**What to work on:**
Track down every line below that holds "this" and copy it.

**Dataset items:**
______________________________

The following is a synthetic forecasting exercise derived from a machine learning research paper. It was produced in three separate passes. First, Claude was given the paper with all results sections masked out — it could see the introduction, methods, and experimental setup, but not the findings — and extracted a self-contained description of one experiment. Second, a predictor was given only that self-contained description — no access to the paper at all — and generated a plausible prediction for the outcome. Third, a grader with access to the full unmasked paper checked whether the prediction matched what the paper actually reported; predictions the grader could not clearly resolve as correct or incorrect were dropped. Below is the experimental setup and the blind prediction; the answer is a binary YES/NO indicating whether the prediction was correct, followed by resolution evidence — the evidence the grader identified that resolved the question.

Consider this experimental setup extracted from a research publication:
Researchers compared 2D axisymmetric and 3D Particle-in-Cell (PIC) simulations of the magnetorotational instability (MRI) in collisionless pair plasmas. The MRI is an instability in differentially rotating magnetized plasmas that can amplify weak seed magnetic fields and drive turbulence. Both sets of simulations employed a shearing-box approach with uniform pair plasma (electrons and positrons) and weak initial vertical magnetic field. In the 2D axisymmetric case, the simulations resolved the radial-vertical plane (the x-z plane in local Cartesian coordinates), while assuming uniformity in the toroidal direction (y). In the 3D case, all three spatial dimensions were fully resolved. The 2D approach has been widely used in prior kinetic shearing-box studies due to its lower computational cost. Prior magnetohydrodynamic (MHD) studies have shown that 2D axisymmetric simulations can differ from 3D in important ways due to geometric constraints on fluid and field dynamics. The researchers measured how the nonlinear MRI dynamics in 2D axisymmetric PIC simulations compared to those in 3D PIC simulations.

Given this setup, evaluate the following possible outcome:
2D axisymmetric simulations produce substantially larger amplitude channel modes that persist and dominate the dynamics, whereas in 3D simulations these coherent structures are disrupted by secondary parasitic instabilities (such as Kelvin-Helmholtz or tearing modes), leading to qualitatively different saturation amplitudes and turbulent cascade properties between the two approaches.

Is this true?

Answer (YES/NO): YES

______________________________

**Task answer:**
Consider this experimental setup extracted from a research publication:
Given this setup, evaluate the following possible outcome:
Is this true?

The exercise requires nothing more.